HF_TOKEN=$(aws secretsmanager get-secret-value \
--secret-id "${HF_TOKEN_ARN}" \
--query SecretString --output text) || {
echo "❌ Failed to resolve HuggingFace token from Secrets Manager"
exit 3
}
export HF_TOKEN
fi
The resolved value is passed to Docker as a build argument and is not persisted in the image layers.
Runtime (do/run)¶
For secrets needed at runtime (like hf-token which is used for both build-time model download and runtime model loading), do/run performs the same resolution before starting the container:
if [ -n "${HF_TOKEN_ARN:-}" ]; then
HF_TOKEN=$(aws secretsmanager get-secret-value \
--secret-id "${HF_TOKEN_ARN}" \
--query SecretString --output text)
export HF_TOKEN
fi
IAM Permissions¶
The bootstrap stack provisions an IAM policy that grants secretsmanager:GetSecretValue scoped to the mlcc/* prefix:
{
"Sid": "SecretsManagerRead",
"Effect": "Allow",
"Action": [
"secretsmanager:GetSecretValue",
"secretsmanager:DescribeSecret"
],
"Resource": "arn:aws:secretsmanager:*:*:secret:mlcc/*",
"Condition": {
"StringEquals": {
"aws:ResourceTag/mlcc:managed-by": "ml-container-creator"
}
}
}
No IAM changes are needed when adding new secret types — the policy covers any secret under the mlcc/ prefix that carries the mlcc:managed-by tag.
Naming Convention¶
All managed secrets follow the pattern:
Examples:
mlcc/hf-token/productionmlcc/ngc-token/team-sharedmlcc/hf-token/ci-pipeline
This maps directly to the IAM policy resource pattern arn:aws:secretsmanager:*:*:secret:mlcc/*.
Mutual Exclusion¶
You cannot specify both a plaintext token and an ARN for the same secret type:
# ❌ This will fail
ml-container-creator my-project \
--hf-token=hf_abc123 \
--hf-token-arn=arn:aws:secretsmanager:...
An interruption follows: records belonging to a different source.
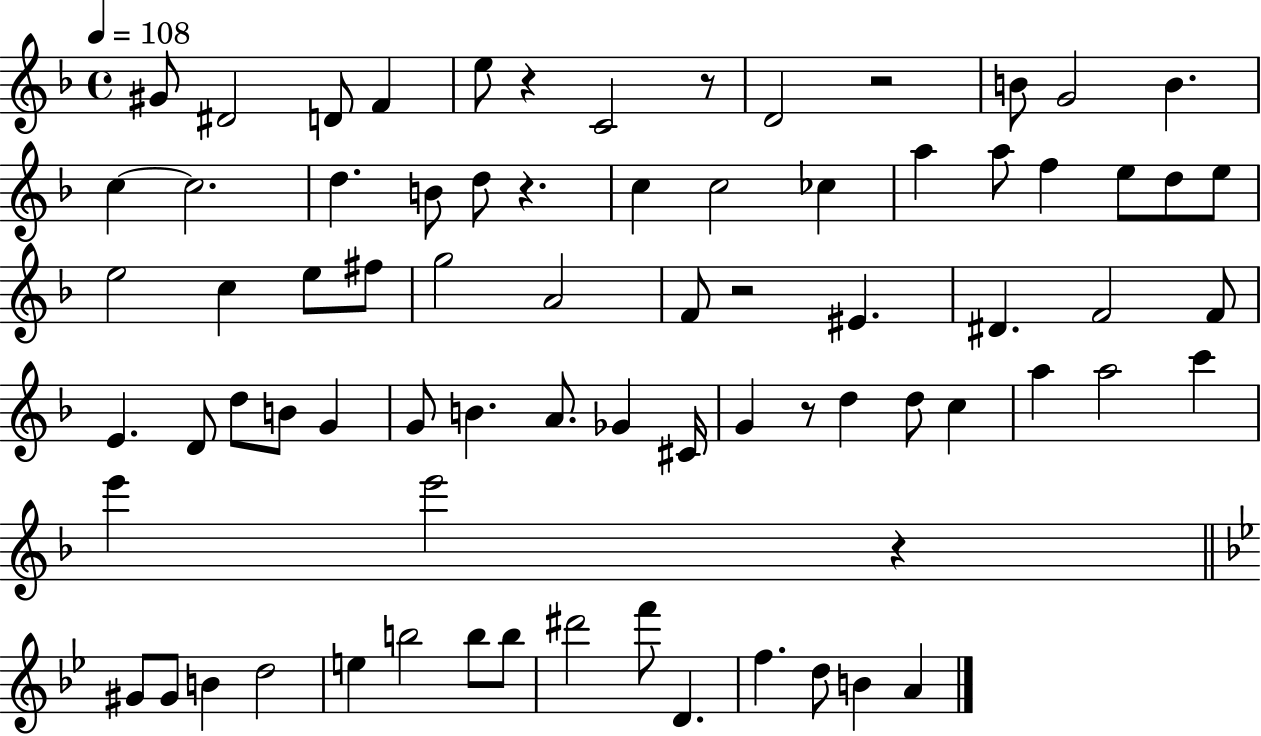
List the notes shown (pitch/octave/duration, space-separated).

G#4/e D#4/h D4/e F4/q E5/e R/q C4/h R/e D4/h R/h B4/e G4/h B4/q. C5/q C5/h. D5/q. B4/e D5/e R/q. C5/q C5/h CES5/q A5/q A5/e F5/q E5/e D5/e E5/e E5/h C5/q E5/e F#5/e G5/h A4/h F4/e R/h EIS4/q. D#4/q. F4/h F4/e E4/q. D4/e D5/e B4/e G4/q G4/e B4/q. A4/e. Gb4/q C#4/s G4/q R/e D5/q D5/e C5/q A5/q A5/h C6/q E6/q E6/h R/q G#4/e G#4/e B4/q D5/h E5/q B5/h B5/e B5/e D#6/h F6/e D4/q. F5/q. D5/e B4/q A4/q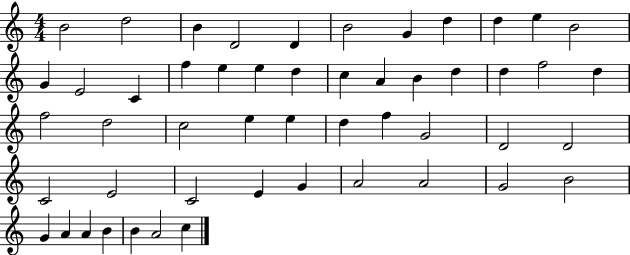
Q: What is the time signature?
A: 4/4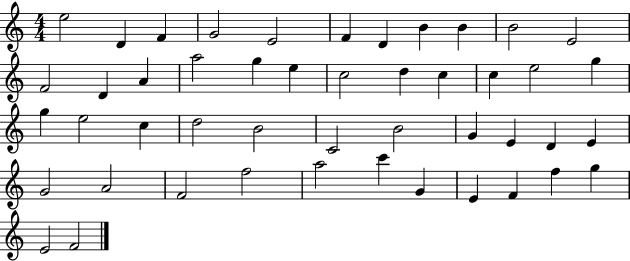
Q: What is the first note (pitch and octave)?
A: E5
# Error: Cannot specify both --hf-token and --hf-token-arn
Use one or the other. The ARN-based approach is recommended for all environments.
Backward Compatibility¶
Plaintext flags (--hf-token, --ngc-token) continue to work exactly as before. If you don't use --*-arn flags, the generated do/config exports the plaintext value directly and no Secrets Manager resolution occurs.
Tip
Migrate existing projects to Secrets Manager by creating a secret with secrets create, then updating do/config to replace the plaintext export with the _ARN export.
Supported Secret Types¶
| Type | Display Name | Stages | Purpose |
|---|---|---|---|
hf-token |
HuggingFace Token | build-time, runtime | Gated model download from HuggingFace Hub |
ngc-token |
NVIDIA NGC Token | build-time | Pulling base images from NVIDIA NGC registry |
Adding New Secret Types¶
New secret types can be added by editing the secret classification registry. See Adding Features — Secrets for the step-by-step guide. The system is designed so that a single registry entry automatically enables the CLI prompts, secrets create type selection, and do-script resolution logic.